Enhancing Retirement Planning with AI-Based Tools

Written by Daniel G. Goldstein,  Senior Principal Research Manager at Microsoft Research in New York City.

Philosopher Derek Parfit once observed that we often neglect our future selves due to a failure of imagination or false beliefs. In the context of retirement planning, this tendency is particularly concerning. When we’re young, it’s challenging to believe that we will one day grow old and face the consequences of the financial decisions we make today. Additionally, envisioning life in the distant future can seem too daunting. Traditionally, financial advisors have helped bridge this gap by guiding individuals to consider their future selves. This process can range from simply asking people what they hope to achieve in retirement, to creating detailed projections of future wealth, to demonstrating how today’s decisions impact tomorrow’s finances.

In the past, researchers have explored ways to make the future easier to imagine, thereby strengthening the connection between the present and future selves. In 2008, colleagues and I developed the Distribution Builder tool, which allowed users to create a probability distribution of retirement wealth outcomes and simulate the experience of having a random draw from that distribution determine their fate. In the 2010s, we took a VR approach, using age-progression software to show individuals how they might look in retirement. This technology enabled us to assess how such visualizations could influence saving behavior in both real and hypothetical scenarios.

Today, with the advent of powerful generative AI, we can go beyond calculating future wealth levels or age-progressing faces. AI has the capability to create photorealistic images which can be amazingly persuasive. This technology has already been used to help people reimagine their cities, including envisioning more pedestrian-friendly environments, and leading to increased support for new policies. In the realm of retirement planning, AI could also be harnessed to create customized illustrations depicting life in retirement under various conditions, showing what a future home or vacation might look like. These AI-driven visualizers could become powerful tools for financial advisors, helping them engage clients more effectively. Researchers Shlomo Benartzi, Hal Hershfield, and I are designing interventions to test this hunch.

Beyond serving as a tool for financial advisors to counsel relatively wealthy individual clients, this technology is likely to be quickly democratized by platforms that service more ordinary investors in 401(k) plans, individual retirement accounts, and other broad-based investment vehicles.  As a result, a rapidly growing proportion of the population is likely to increasingly use AI to perform some of the tasks traditionally offered by individual financial advisors to their clients.

The idea of an AI as a broadly available financial advisor presents both promise and peril. What could go wrong? For one, AI might provide incorrect information or exhibit biases against certain groups. While an unspecialized large language model might do this out of the box, I believe that future interactions will not rely on general-purpose AIs, but rather on domain-specific applications that use AI as a component. An AI designed to be a financial advisor could be trained on carefully vetted materials, avoiding the pitfalls of misinformation found on internet forums. It would perform complex calculations by leveraging external calculators, and all the financial forecasting tools and data sources developed over the last century would be integrated into these applications as part of the AI interface. Moreover, AI applications can be equipped with guidelines and guardrails to help avoid certain biases.
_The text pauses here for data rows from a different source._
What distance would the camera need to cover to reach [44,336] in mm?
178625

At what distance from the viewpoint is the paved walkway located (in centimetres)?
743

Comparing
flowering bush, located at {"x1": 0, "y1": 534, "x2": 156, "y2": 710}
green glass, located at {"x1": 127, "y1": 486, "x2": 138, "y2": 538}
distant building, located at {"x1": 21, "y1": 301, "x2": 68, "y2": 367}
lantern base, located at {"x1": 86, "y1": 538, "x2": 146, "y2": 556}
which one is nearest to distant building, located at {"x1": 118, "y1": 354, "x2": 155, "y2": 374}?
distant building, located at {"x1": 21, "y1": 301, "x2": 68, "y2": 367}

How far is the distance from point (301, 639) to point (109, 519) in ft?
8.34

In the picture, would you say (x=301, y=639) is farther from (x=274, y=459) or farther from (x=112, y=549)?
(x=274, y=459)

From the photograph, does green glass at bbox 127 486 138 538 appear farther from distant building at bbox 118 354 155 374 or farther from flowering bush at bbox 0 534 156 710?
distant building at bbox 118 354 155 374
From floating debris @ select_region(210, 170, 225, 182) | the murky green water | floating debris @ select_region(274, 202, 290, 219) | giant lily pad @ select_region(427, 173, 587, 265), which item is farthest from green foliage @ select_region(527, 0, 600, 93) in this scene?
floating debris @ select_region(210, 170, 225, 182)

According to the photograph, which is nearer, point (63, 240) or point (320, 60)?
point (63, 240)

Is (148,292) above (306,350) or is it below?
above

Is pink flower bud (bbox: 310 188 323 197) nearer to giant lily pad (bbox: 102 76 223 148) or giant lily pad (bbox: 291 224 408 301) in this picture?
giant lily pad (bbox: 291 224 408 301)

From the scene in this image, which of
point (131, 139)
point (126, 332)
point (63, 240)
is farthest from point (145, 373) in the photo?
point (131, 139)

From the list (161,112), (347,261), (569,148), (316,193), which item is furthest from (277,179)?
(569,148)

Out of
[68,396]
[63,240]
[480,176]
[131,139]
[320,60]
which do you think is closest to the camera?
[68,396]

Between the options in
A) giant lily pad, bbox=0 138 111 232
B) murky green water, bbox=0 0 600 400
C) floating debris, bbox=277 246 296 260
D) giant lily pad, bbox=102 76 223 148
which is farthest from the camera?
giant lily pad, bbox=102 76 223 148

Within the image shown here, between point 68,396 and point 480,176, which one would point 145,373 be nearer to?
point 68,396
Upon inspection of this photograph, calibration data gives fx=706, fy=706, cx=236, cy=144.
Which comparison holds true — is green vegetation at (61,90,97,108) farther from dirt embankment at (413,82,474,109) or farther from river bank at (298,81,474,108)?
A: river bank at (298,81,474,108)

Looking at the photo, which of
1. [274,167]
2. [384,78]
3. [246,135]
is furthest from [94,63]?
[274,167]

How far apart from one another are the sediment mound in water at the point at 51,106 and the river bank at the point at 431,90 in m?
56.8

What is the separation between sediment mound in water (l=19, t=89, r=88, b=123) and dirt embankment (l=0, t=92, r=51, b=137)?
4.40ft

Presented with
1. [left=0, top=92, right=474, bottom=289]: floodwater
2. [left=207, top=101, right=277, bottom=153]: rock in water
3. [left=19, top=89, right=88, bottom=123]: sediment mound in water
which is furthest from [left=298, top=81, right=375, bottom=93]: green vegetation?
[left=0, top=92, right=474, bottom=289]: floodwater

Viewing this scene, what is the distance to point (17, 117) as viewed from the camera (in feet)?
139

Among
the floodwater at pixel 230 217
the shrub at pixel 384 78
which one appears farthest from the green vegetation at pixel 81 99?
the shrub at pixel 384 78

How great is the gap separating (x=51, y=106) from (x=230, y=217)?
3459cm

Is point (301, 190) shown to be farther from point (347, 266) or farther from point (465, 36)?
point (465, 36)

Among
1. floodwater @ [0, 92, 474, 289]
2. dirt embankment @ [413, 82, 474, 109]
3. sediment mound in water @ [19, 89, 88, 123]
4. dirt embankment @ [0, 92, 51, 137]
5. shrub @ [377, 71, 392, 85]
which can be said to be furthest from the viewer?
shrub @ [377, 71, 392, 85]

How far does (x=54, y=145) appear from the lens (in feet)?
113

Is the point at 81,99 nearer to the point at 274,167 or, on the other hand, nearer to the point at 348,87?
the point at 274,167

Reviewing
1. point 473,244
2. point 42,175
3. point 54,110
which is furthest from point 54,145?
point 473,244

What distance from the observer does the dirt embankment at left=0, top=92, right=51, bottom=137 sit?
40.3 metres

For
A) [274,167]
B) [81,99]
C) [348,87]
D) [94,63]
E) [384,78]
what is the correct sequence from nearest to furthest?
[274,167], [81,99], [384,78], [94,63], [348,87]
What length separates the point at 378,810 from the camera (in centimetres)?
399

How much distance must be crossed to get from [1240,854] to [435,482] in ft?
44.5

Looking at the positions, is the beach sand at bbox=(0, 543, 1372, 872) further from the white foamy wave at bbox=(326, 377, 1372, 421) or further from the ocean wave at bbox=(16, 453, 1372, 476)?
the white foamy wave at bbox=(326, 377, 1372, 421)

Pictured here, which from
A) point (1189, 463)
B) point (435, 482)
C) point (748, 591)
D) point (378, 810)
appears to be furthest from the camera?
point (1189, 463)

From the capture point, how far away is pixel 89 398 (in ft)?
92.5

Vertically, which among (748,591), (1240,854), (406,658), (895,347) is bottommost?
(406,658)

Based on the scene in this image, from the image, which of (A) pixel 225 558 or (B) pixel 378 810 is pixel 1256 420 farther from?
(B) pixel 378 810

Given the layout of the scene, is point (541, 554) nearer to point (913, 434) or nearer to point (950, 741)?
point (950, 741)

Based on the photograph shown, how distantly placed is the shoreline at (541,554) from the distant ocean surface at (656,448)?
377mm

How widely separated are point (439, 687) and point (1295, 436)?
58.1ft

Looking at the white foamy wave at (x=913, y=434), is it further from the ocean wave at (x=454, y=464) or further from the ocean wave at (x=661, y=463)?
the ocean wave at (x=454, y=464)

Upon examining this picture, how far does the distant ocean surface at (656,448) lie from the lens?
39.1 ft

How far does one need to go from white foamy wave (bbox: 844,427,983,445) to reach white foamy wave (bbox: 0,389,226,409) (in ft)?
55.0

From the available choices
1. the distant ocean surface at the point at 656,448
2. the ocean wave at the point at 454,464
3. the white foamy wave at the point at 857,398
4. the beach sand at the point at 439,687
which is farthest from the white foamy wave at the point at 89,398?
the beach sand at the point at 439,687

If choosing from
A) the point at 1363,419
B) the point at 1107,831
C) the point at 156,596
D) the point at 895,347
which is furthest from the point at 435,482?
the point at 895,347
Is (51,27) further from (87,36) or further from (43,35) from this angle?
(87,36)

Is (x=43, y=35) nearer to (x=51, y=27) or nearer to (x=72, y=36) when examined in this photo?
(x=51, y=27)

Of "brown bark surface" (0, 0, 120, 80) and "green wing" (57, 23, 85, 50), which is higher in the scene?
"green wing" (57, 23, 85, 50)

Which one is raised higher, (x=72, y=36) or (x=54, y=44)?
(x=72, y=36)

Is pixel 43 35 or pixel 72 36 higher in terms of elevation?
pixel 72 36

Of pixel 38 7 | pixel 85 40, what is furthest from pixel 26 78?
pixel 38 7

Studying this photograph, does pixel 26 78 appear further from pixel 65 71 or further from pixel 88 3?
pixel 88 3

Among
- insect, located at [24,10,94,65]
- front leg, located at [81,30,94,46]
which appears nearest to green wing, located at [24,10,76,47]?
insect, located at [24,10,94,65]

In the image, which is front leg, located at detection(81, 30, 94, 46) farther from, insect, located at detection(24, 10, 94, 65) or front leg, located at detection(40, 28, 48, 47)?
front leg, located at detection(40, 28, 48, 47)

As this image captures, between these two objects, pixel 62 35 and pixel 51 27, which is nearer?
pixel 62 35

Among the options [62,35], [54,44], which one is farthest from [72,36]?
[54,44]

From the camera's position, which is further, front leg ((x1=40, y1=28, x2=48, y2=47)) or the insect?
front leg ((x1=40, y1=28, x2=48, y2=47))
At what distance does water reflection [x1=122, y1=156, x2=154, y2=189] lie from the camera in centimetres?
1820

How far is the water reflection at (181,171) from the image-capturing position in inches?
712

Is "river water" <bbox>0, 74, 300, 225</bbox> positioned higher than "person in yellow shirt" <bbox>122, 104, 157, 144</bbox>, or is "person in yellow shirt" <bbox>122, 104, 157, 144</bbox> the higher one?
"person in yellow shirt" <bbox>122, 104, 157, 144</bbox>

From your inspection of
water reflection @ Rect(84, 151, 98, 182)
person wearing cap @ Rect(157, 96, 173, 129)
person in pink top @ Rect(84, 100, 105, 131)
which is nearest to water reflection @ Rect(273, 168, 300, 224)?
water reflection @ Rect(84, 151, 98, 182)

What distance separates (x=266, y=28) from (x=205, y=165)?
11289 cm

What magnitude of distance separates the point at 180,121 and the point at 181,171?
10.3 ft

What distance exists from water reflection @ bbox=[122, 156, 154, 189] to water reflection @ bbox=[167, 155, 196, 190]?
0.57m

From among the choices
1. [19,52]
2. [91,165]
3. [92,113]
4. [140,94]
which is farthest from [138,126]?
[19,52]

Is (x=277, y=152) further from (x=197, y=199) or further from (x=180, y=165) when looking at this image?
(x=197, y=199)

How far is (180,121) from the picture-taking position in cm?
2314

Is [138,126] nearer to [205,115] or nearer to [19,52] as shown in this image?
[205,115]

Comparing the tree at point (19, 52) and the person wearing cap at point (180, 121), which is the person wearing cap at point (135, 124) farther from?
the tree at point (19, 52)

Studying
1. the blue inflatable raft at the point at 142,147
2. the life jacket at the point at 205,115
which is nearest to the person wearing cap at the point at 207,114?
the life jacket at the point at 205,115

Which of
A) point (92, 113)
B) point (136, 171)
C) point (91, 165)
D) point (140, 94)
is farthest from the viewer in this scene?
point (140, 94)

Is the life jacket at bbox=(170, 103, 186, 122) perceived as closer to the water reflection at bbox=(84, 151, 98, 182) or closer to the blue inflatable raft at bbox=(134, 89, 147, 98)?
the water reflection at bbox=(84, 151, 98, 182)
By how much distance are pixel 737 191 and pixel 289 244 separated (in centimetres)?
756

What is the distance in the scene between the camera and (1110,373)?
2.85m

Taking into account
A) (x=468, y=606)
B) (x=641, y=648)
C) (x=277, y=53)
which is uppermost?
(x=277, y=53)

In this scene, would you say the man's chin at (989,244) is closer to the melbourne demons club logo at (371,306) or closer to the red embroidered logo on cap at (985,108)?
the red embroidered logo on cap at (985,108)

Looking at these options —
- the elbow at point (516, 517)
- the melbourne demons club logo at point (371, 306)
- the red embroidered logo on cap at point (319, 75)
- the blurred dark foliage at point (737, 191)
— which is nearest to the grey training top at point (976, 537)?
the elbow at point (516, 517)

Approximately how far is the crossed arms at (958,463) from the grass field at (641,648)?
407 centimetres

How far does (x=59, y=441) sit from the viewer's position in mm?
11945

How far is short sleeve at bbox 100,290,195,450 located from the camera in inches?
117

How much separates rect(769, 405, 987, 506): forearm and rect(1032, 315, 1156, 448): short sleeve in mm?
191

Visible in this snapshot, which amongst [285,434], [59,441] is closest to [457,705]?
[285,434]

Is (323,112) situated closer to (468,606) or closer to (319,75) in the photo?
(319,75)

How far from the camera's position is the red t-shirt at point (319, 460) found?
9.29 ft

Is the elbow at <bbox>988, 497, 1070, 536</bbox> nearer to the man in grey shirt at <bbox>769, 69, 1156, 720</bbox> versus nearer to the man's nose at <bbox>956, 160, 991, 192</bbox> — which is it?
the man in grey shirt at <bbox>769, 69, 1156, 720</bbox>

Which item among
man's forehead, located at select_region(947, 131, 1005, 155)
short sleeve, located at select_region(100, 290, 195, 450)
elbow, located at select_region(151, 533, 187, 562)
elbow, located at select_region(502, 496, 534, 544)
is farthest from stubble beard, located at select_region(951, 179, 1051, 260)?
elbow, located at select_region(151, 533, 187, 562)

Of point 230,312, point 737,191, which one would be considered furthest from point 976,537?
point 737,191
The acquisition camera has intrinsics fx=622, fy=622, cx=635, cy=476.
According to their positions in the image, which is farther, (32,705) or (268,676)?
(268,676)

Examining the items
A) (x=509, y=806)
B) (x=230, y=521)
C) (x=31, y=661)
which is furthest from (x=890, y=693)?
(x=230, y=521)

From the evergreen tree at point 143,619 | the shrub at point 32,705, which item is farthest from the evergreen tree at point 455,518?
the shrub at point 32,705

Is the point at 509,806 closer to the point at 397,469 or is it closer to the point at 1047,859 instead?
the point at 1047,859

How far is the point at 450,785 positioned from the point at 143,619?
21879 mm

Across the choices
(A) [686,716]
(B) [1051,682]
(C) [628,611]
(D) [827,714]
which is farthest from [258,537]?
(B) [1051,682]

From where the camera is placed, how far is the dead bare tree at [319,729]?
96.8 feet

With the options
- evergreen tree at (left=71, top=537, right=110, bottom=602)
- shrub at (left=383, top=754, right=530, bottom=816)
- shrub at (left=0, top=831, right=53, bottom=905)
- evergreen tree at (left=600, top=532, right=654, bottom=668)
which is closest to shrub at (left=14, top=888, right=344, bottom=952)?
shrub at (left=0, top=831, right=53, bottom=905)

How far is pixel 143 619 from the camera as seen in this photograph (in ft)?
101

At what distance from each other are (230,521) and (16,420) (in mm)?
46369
No doubt, some errors and biases will inevitably slip through—especially when the technology is new, but these issues can be addressed over time. In engineering, logged problems tend to get fixed, and because AI interactions can be logged and audited, such errors and biases can be identified and corrected. This iterative improvement process mirrors what we’ve seen with other AI innovations, such as self-driving cars, which, while still far from perfect, has improved dramatically in a very short period and generally has produced a better safety record than human drivers.

While concerns about accuracy and bias are critical, AI also holds tremendous promise. Ironically, AI systems can exhibit empathy—one study even found that AI was perceived as more empathetic than human medical professionals. Additionally, AI can be more accessible than a human advisor, available at any time of day, and infinitely patient in answering questions. One of AI’s strengths is its ability to translate complex, technical language into plain language that people can easily understand.

The question is not whether people will turn to AI financial advisors—financial questions are surely among the millions of queries submitted to consumer-facing tools like ChatGPT, Microsoft Copilot, and Claude every day. The real question is how we can design AI-based financial and retirement planning applications to provide the best possible advice.

Views of our Guest Bloggers are theirs alone, and not of the Pension Research Council, the Wharton School, or the University of Pennsylvania.